Even with Japan in the TPP, the U.S. procurement market is over twice as large as the new TPP procurement market would be. Plus, Japan and the United States are already party to the WTO's Government Procurement Agreement - which covers most procurement that the TPP would likely cover. Accordingly, there will be few, if any, new procurement opportunities in Japan for the United States.


                           No Back Room Deals for the 1%

            Labor rights: Will the Trans-Pacific Partnership FTA include labor standards based on International Labor Organization conventions, and if included, how will they be enforced?
            Investment Provisions: Will the Trans-Pacific Partnership FTA include so-called “investor-state” provisions that allow individual corporations to challenge environmental, consumer and other public interest policies as barriers to trade?

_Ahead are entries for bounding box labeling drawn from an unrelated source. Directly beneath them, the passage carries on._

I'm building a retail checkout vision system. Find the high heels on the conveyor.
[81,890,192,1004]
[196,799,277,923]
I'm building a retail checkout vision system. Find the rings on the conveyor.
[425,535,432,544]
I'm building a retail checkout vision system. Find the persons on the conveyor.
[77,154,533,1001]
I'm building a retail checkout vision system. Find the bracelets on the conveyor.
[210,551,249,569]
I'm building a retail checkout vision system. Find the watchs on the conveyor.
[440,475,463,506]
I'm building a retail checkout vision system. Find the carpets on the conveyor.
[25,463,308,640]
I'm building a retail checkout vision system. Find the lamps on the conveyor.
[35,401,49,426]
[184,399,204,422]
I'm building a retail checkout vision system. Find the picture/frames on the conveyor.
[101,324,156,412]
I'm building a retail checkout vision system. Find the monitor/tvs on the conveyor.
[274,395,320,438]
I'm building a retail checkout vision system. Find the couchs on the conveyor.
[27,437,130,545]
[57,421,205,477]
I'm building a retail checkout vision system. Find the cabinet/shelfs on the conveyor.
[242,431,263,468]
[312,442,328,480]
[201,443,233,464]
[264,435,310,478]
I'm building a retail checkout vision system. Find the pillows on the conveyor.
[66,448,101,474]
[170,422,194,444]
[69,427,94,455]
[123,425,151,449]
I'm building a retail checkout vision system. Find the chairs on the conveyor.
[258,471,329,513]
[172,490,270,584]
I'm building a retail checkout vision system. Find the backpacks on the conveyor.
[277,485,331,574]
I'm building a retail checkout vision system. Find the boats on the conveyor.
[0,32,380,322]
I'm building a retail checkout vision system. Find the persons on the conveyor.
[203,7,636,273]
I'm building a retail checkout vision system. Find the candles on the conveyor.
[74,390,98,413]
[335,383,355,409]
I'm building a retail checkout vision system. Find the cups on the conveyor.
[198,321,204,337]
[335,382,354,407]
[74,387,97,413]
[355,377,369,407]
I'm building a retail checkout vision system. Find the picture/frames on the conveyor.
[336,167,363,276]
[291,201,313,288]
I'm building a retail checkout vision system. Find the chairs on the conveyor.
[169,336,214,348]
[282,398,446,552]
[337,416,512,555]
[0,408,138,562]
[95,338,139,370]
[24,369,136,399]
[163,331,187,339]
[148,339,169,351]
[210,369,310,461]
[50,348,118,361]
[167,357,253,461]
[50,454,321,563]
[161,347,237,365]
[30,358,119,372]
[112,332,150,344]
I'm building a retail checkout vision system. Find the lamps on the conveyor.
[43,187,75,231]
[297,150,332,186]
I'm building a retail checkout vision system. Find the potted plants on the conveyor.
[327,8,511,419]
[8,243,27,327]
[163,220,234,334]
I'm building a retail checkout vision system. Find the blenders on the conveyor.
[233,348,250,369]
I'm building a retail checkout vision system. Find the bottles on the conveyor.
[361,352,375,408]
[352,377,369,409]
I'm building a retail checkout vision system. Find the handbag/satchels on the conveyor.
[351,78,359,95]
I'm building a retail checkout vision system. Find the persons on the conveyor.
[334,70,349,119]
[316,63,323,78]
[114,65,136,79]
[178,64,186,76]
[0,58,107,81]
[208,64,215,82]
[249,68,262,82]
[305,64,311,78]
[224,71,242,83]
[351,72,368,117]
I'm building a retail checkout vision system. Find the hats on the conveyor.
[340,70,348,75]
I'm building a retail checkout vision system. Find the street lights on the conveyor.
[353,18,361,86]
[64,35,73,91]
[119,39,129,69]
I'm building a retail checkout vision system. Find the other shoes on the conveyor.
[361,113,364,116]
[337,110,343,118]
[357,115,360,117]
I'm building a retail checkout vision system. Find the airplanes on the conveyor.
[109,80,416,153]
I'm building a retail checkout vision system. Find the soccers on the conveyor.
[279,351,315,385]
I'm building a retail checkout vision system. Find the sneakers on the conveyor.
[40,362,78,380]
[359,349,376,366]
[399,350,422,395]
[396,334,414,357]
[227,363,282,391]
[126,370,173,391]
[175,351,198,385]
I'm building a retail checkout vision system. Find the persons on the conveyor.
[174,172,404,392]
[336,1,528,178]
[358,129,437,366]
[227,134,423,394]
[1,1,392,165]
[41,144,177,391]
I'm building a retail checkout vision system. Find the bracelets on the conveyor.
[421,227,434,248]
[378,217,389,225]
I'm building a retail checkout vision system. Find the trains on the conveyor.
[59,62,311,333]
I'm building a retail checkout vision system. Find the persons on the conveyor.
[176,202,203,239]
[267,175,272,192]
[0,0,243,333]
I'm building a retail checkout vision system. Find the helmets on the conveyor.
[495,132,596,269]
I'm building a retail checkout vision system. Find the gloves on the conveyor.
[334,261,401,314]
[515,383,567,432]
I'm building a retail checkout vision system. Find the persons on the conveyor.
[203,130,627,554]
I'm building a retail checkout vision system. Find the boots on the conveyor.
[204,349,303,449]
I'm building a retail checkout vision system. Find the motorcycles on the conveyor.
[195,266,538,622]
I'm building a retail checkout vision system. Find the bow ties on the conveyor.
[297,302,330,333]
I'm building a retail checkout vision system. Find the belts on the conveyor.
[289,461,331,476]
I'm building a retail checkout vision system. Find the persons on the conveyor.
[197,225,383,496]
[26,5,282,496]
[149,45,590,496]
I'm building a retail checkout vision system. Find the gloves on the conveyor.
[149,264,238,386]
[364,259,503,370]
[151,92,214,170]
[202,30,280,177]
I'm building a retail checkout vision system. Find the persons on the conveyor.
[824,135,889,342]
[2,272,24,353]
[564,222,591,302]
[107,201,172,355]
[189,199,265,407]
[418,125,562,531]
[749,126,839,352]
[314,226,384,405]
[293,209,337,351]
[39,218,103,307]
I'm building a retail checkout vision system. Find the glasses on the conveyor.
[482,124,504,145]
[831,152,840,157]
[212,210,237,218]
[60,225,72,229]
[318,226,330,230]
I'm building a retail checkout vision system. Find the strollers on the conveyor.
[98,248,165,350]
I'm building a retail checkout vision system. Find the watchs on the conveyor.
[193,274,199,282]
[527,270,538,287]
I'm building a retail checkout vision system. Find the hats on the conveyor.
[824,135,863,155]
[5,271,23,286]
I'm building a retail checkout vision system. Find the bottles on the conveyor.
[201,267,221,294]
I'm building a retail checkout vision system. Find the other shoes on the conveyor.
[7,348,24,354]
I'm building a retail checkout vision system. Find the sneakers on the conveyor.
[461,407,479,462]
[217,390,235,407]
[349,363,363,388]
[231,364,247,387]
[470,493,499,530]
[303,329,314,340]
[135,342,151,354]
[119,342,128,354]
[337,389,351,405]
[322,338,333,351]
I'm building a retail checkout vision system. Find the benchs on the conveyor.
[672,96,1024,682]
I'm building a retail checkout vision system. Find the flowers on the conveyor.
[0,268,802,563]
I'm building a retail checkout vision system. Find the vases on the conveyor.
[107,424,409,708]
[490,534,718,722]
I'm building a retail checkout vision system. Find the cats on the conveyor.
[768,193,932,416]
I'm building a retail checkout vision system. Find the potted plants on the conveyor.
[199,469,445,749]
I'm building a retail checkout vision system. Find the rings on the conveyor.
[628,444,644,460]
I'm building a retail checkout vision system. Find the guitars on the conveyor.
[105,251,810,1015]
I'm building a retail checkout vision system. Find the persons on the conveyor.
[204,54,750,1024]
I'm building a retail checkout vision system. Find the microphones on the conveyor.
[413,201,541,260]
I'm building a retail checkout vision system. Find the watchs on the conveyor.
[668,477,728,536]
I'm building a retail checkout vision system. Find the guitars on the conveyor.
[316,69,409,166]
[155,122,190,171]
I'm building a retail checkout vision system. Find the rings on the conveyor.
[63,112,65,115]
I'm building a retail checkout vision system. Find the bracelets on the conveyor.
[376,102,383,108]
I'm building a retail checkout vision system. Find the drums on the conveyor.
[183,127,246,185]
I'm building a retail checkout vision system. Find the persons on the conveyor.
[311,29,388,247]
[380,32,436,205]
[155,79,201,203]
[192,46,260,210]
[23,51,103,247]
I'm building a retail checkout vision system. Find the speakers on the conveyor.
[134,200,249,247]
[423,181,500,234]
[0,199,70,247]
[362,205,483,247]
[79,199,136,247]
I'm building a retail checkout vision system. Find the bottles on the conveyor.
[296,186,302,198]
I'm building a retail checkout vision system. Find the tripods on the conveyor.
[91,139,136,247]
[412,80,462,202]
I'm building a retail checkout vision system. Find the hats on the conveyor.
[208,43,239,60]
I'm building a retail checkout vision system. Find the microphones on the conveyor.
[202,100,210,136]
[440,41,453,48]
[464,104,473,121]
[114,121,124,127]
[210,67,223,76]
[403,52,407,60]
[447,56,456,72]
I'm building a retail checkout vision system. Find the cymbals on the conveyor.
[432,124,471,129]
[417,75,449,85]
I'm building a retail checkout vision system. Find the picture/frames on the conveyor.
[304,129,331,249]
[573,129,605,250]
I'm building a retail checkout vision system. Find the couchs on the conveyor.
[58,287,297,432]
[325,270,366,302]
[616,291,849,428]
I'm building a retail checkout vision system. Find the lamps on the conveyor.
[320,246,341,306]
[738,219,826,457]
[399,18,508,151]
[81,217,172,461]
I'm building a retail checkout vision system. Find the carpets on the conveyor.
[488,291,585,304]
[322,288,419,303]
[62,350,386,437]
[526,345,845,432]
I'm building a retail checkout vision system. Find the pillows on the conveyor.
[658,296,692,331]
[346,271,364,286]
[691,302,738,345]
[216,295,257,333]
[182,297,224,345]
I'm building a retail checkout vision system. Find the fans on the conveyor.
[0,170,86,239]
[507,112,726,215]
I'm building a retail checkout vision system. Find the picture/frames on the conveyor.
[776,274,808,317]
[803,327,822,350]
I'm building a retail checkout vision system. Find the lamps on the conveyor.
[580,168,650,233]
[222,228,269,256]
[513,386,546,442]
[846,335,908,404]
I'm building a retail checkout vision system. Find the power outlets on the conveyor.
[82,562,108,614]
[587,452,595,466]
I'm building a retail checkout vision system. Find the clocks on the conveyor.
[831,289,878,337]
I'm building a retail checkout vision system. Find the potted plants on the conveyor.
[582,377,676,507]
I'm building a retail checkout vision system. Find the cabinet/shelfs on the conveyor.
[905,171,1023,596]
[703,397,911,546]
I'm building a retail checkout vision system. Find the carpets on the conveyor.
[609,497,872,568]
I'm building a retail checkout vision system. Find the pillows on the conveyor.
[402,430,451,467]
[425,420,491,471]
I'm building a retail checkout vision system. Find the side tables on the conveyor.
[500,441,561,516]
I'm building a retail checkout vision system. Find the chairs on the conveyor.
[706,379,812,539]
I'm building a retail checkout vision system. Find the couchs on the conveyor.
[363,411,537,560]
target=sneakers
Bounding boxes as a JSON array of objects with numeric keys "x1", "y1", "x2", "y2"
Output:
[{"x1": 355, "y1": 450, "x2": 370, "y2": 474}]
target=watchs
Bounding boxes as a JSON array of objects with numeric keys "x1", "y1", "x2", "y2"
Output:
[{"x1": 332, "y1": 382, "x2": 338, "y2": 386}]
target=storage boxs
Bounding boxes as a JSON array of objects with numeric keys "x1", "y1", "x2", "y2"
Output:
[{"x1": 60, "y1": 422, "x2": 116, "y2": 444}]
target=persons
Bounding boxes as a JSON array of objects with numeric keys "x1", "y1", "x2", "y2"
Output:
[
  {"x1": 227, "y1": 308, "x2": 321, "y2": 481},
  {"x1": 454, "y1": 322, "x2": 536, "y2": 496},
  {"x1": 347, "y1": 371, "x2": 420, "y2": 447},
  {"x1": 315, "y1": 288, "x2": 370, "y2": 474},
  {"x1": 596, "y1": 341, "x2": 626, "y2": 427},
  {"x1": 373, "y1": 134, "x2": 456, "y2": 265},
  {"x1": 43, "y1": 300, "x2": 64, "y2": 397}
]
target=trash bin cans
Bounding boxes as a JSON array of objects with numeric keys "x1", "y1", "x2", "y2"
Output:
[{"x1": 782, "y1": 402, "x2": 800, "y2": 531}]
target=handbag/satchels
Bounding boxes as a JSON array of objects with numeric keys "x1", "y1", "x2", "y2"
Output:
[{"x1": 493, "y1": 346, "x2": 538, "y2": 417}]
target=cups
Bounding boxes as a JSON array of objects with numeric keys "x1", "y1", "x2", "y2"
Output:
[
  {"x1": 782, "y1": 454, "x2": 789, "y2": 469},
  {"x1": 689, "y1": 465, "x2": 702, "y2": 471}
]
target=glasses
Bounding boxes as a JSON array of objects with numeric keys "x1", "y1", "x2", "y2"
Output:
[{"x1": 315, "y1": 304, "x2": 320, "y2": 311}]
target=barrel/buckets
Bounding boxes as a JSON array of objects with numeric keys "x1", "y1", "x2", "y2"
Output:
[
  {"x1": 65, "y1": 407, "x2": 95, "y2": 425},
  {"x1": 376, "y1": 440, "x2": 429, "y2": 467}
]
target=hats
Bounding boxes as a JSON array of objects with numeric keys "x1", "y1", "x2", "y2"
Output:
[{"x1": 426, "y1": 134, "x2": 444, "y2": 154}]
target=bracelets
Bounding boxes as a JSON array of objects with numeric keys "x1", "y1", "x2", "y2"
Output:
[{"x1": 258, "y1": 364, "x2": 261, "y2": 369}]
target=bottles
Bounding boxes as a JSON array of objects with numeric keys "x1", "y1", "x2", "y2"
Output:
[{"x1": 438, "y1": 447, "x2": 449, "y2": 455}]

            Public Procurement: Will the Trans-Pacific Partnership FTA respect nations’ and communities’ right to set purchasing preferences that keep taxpayer dollars re-circulating in local economies?
            Access to Medicines: Will the Trans-Pacific Partnership FTA allow governments to produce and/or obtain affordable, generic medications for sick people?
            Agriculture: Will the Trans-Pacific Partnership FTA allow countries to ensure that farmers and farm workers are fairly compensated, while also preventing the agricultural dumping that has forced so many family farmers off their land?